Let's try running it:

In [54]:
bisect(tests[0], 0, 2)

1.4142112731933594

In [35]:
numpy.sqrt(2)

1.4142135623730951

We get about 5 digits of accuracy.  Why?  How fast did we get there?

In [55]:
bisect(tests[0], 0, 2, verbose=True)

bisect 1.0
bisect 1.5
bisect 1.25
bisect 1.375
bisect 1.4375
bisect 1.40625
bisect 1.421875
bisect 1.4140625
bisect 1.41796875
bisect 1.416015625
bisect 1.4150390625
bisect 1.41455078125
bisect 1.414306640625
bisect 1.4141845703125
bisect 1.41424560546875
bisect 1.414215087890625
bisect 1.4141998291015625
bisect 1.4142074584960938


1.4142112731933594

Can you find any problems with this implementation?  List them below:

* ...

Let's try running it on the rest of the test problem set:

In [56]:
for f in tests:
    print(f.__name__, bisect(f, -2, 2))

f0 -1.4142112731933594
f1 0.7390861511230469
f2 -0.5885353088378906
f3 1.9999961853027344
f4 1.9999961853027344


What's going wrong here?  How can we improve the implementation and what are fundamental limitations of the algorithm?

### Convergence rate

Let's quantitatively revisit the convergence rate.  A convergent rootfinding algorithm produces a sequence of approximations $x_i$ such that $$\lim_{i \to \infty} x_i \to x_*$$ where $f(x_*) = 0$.  For analysis, it is convenient to define the errors $e_i = x_i - x_*$. We say that an algorithm is **linearly convergent** if $$\lim_{i \to \infty} |e_{i+1}| / |e_i| = \rho < 1.$$  A smaller convergence factor $\rho$ represents faster convergence.

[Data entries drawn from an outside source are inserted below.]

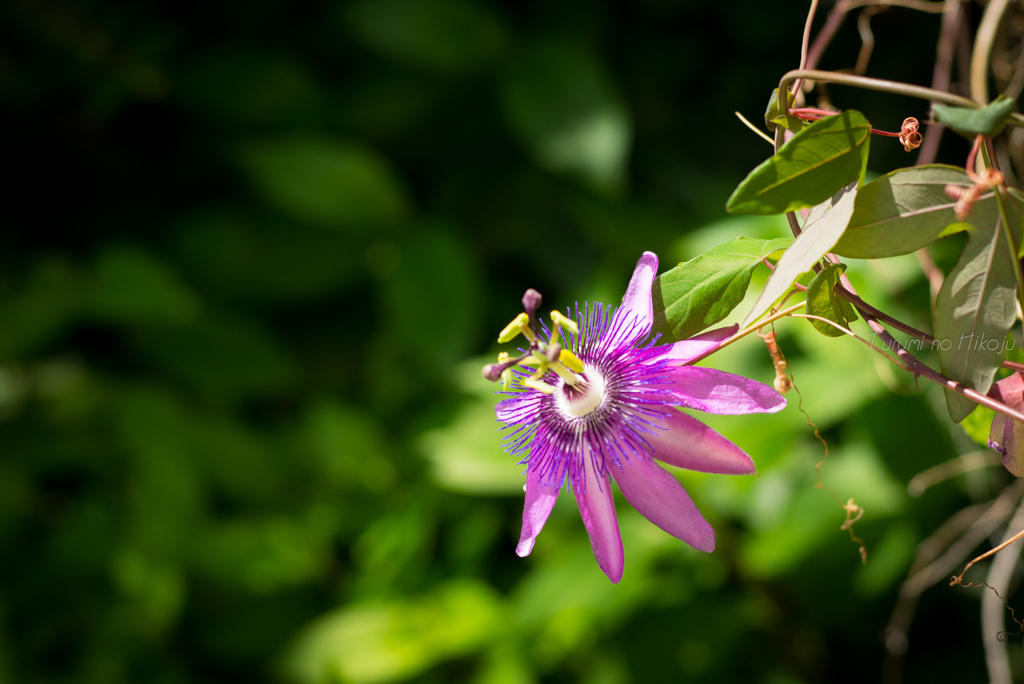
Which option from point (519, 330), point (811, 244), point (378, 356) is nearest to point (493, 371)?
point (519, 330)

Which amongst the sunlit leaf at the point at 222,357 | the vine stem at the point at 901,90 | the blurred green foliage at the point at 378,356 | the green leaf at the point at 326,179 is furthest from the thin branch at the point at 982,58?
the sunlit leaf at the point at 222,357

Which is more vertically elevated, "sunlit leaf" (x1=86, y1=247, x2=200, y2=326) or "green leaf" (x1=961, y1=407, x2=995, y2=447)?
"sunlit leaf" (x1=86, y1=247, x2=200, y2=326)

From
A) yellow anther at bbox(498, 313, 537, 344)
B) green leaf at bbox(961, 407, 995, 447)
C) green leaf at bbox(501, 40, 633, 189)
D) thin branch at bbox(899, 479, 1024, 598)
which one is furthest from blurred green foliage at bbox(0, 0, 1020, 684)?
yellow anther at bbox(498, 313, 537, 344)

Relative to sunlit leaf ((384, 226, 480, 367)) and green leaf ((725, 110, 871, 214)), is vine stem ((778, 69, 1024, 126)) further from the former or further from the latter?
sunlit leaf ((384, 226, 480, 367))

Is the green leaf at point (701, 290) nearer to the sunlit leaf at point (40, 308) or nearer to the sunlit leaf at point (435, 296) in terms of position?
the sunlit leaf at point (435, 296)

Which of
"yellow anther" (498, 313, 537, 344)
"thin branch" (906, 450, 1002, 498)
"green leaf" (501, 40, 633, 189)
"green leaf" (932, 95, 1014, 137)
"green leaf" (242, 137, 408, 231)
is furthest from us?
"green leaf" (242, 137, 408, 231)

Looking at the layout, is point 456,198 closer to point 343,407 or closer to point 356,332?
point 356,332

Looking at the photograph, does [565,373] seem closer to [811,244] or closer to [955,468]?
[811,244]
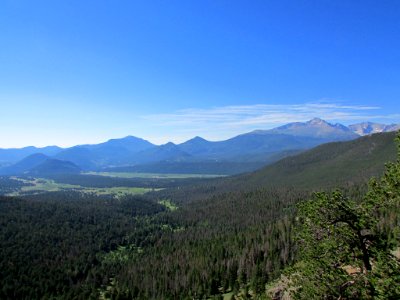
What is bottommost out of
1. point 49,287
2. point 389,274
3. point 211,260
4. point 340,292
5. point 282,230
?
point 49,287

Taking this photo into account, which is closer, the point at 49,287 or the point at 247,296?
the point at 247,296

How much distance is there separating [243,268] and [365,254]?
143428 mm

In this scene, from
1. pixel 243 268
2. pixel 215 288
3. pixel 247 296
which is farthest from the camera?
pixel 243 268

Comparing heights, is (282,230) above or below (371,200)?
below

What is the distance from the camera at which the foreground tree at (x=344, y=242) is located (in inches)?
1117

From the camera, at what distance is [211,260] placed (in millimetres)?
183500

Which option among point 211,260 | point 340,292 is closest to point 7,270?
point 211,260

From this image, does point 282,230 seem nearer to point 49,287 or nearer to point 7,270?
point 49,287

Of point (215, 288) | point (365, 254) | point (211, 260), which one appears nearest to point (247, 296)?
point (215, 288)

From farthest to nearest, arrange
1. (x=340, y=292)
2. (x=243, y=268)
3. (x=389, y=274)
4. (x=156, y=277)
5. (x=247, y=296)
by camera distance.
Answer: (x=156, y=277), (x=243, y=268), (x=247, y=296), (x=340, y=292), (x=389, y=274)

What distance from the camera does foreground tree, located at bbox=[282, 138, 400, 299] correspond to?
28.4 m

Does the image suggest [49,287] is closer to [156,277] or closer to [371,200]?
[156,277]

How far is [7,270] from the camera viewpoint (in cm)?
19525

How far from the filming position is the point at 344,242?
2992cm
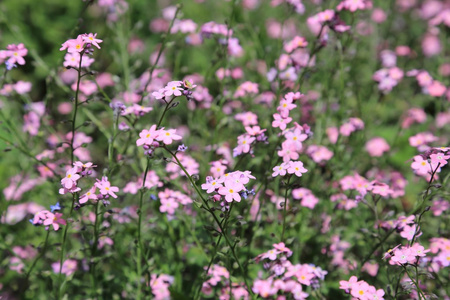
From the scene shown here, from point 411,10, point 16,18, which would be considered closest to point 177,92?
point 16,18

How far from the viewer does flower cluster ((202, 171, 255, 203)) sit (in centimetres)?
222

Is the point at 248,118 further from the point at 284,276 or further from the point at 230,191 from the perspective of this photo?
the point at 230,191

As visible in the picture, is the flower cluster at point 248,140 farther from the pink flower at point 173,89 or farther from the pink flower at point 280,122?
the pink flower at point 173,89

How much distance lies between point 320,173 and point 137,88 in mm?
1584

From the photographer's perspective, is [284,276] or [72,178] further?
[284,276]

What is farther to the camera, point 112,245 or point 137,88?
point 137,88

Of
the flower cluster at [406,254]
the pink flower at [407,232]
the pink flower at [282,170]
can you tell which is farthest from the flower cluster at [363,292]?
the pink flower at [282,170]

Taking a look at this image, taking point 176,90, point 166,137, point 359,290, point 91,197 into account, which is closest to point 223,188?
point 166,137

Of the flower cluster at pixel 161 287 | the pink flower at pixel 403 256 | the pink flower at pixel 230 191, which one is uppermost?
the pink flower at pixel 230 191

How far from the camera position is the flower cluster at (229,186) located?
2.22 m

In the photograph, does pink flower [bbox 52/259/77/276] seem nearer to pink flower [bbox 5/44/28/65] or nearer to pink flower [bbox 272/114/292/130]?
pink flower [bbox 5/44/28/65]

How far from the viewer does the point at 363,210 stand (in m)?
3.64

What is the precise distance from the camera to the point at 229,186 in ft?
7.38

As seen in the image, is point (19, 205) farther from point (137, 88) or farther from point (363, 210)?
point (363, 210)
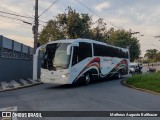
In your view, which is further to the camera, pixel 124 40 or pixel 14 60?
pixel 124 40

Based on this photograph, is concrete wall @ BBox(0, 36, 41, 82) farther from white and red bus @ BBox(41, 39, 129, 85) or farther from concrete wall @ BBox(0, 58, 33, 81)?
white and red bus @ BBox(41, 39, 129, 85)

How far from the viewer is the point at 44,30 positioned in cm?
4969

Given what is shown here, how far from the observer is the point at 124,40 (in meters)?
74.8

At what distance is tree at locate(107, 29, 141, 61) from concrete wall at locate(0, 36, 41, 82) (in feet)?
138

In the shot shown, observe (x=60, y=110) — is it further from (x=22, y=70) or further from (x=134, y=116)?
(x=22, y=70)

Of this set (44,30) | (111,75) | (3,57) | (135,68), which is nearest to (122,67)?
(111,75)

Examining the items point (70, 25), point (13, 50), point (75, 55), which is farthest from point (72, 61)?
point (70, 25)

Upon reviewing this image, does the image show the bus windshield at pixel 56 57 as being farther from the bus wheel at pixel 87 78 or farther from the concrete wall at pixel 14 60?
the concrete wall at pixel 14 60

What is $\rho$ for bisection?

### Remarks on bisection

* Specifying an interval is often inconvenient
* An interval in which the function changes sign guarantees convergence (robustness)
* No derivative information is required
* Roots of even degree are problematic
* The solution error is directly available
* The convergence rate is modest -- one iteration per bit of accuracy

## Newton-Raphson Method

Much of numerical analysis reduces to [Taylor series](https://en.wikipedia.org/wiki/Taylor_series), the approximation
$$ f(x) = f(x_0) + f'(x_0) (x-x_0) + f''(x_0) (x - x_0)^2 / 2 + \dotsb $$
centered on some reference point $x_0$.
In numerical computation, it is exceedingly rare to look beyond the first-order approximation
$$ \tilde f_{x_0}(x) = f(x_0) + f'(x_0)(x - x_0) . $$
Since $\tilde f_{x_0}(x)$ is a linear function, we can explicitly compute the unique solution of $\tilde f_{x_0}(x) = 0$ as
$$ x = x_0 - f(x_0) / f'(x_0) . $$
This is Newton's Method (aka Newton-Raphson or Newton-Raphson-Simpson) for finding the roots of differentiable functions.

In [88]:
def newton(f, x):
    for i in range(100):
        fx, dfx = f(x)
        if numpy.abs(fx) < 1e-12:
            return x, fx, i
        x -= fx / dfx

for f in tests:
    print(f.__name__, newton(f, 0))

ZeroDivisionError: division by zero

* Oops, how can we fix this?
* This output is kinda hard to read, so let's make it cleaner.

In [87]:
for f in tests:
    print(f.__name__, '{0:15.12f} {1:8.2e} {2:2d}'.format(*newton(f, -0.1)))

f0 -1.414213562373 1.33e-15  8
f1  0.739085133215 0.00e+00  5
f2 -0.588532743981 5.55e-13  4
f3  0.499999427800 3.27e-13 20
f4 -5.294229332623 6.72e-13  3


* Did we solve all of these equations?
* Does choosing a different initial guess lead to different solutions?
* How is this convergence test different from the one we used for bisection?